> [TASKS TO COMPLETE]:
a - From the MUD usability post below, list every distinct phrase enclosed in single quotation marks.
b - Pick up the MUD usability post below after its last sentence and continue writing it.

> [PASSAGE TO READ]:
• • •

[MUD-Dev] Usability and interface and who the hell is supposed to be playing, anyway? (Was: PK Again)

Caliban Tiresias Darklock caliban at darklock.com
Thu Sep 18 12:49:22 CEST 1997


On Thursday, September 18, 1997 1:08 AM, Maddy [SMTP:maddy at fysh.org] wrote:
>
> I think you're being a bit melodramatic here *8).  I'm sure if anyone is
> doing anything along the lines of 'grasp sword handle right', which is
> probably going to include me, then all that extra stuff is optional.  If
> anything I'm definitely going to accept 'wield sword' or 'wield the sword 
in
> my right hand', it'll be up to the users how much detail they put into 
their
> actions with the rest using defaults.  'wield sword' will obviously wield
> the weapon in your primary hand, unless there is a weapon there already 
in
> which case it may (if you're good enough) wield it in your other hand(s).

I've always found it unintuitive to have to put a weapon away before 
wielding another one. When I say 'wield sword', and I'm carrying an axe, 
then I'd say it's pretty damn obvious I want to stop using the axe, which 
the game OUGHT to be able to figure out.

> Surely you also see that having a wide choice of skills makes things more
> interesting for people?  Don't you think it'd be boring if there was only 
a
> "use weapon" skill?  Having every player looking the same, with the same
> skills and speaking the same language is very boring.

Yes, a wide choice of skills is great, but skills like musical instruments 
are just plain stupid. What the hell does this add to the game?

	>play lute
	You play your lute.

Yes, it's nice being able to run some form of bard who carries around a 
musical instrument, but does a 'play lute' command REALLY enhance the 
experience for anyone? What's wrong with ',plays his lute merrily, skipping 
about the marketplace' instead of a social command?

> Well that 12 year old is going to have a hard time with my place.  For a
> start - he'll only be able to have one account.

• • •

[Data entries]
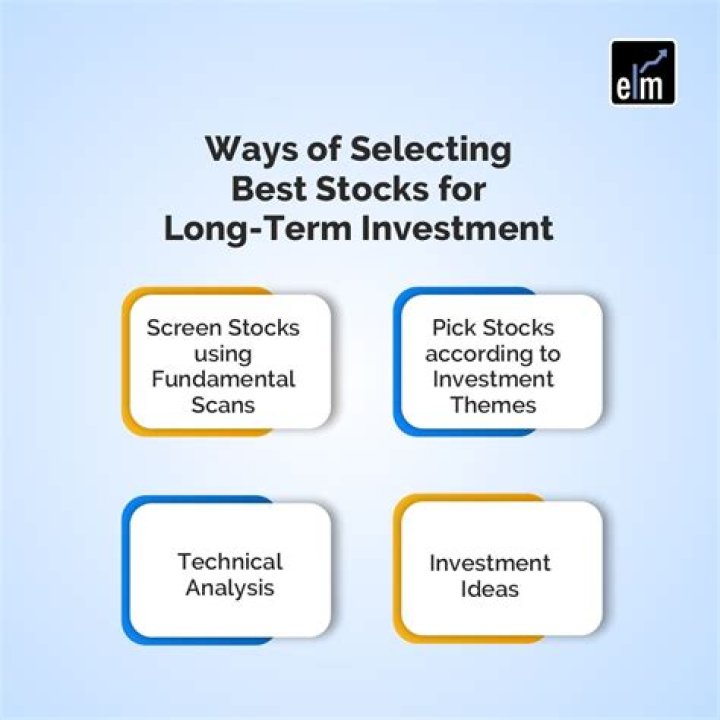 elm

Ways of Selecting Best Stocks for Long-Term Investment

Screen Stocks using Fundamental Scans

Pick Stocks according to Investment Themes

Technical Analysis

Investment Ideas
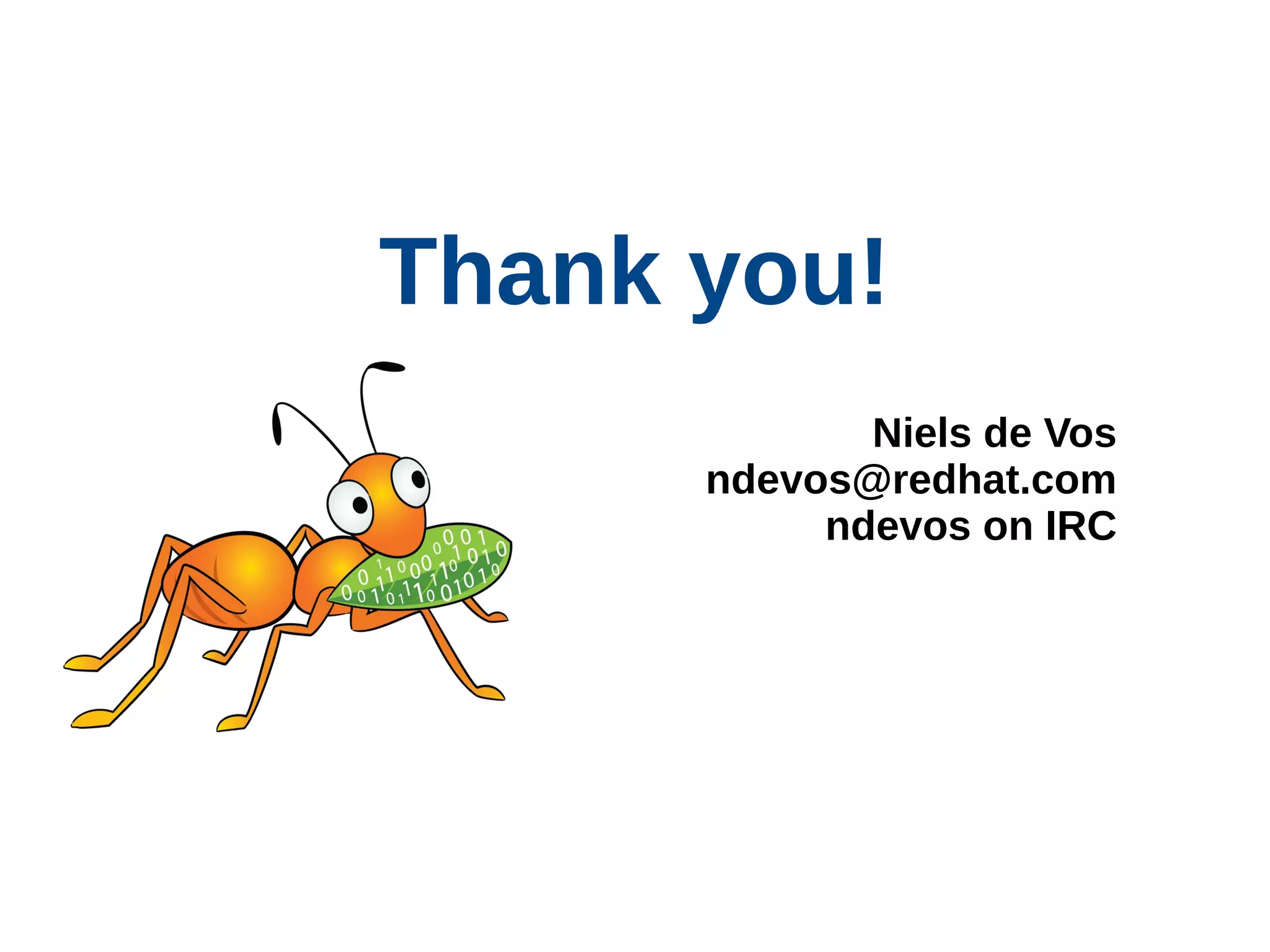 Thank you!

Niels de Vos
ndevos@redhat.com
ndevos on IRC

• • •

> [RESPONSES PER TASK]:
a -
- 'grasp sword handle right'
- 'wield sword'
- 'wield the sword in my right hand'
- 'play lute'
- ',plays his lute merrily, skipping about the marketplace'

b -
Pray tell, how exactly do you intend to enforce that? I have several dozen 
shell accounts, each with an associated e-mail address, and it's trivial 
for me to create more. Any hacker worth his salt can have several hundred 
with little difficulty.

> If he destroys it (as
> opposed to being killed) it won't be able to get another account for a 
fixed
> amount of time, that I've not decided.

So if I decide I don't like this character, and I decide to delete it, you 
kick me off the game? That really sucks. If I really like the game, and 
just want to start a new character, what POSSIBLE rationale would convince 
me to come back after several days when you say 'sorry, you just threw away 
a perfectly good character, you can't have another one until date X'? A 
message like that would really hack me off, and I'd go play elsewhere.

> And even then, it won't under any
> circumstance tell him what his stats are in numbers.

But it will give him some relative idea of how well he does on character X 
as opposed to character Y, which is what he wants anyway.

> Why will the game suck because the game allows people to form groups to 
do
> large tasks?

You seem to be misunderstanding my point. If you TARGET the game, meaning 
you SPECIFICALLY code the game as though most activities will be carried 
out under certain circumstances, at groups of four to six, any group less 
than four is hamstrung.

> There will obviously still be tasks for solo players, it's
> just that making a mud where the only use for a team of players is so 
that
> they can kill something big, seems a bit pointless.  Players should be 
able
> to do all kinds of things together.

Players should also be able to do all kinds of things themselves. Consider 
whether most players actually WANT teams and teamwork. I don't know whether 
they do; I certainly don't, because -- as I said in another post -- I don't 
*like* these people. I don't understand them, I don't get along with them, 
and they certainly don't understand or get along with me. I'm your 
classical computer geek.

> All of us (and I imagine I speak for all of us) are trying to create a 
game
> that we as players would want to play.  Who cares if Biff the 12 year old
> doesn't like it, there are plenty of muds out there that do play like he
> wants.  And if they don't, then he (like we are) can write his own.

All of us are PROGRAMMERS. We are by definition *not* the average player. 
And this attitude is exactly the type of arrogance that pisses me off about 
MUD development, because your market is too specific and too narrow and as 
far as I'm concerned it makes you the single worst type of MUD admin on the 
face of the planet. I'd like to design a flexible and easy to use game that 
middling numbers of people (say 50 at a time) will log onto and enjoy. I 
don't need hundreds of people online; that's just too crowded.

> I'm not sure where you've been, but even tho I've been on this list for a
> short while all I can see are people discussing how the players interact
> with the game.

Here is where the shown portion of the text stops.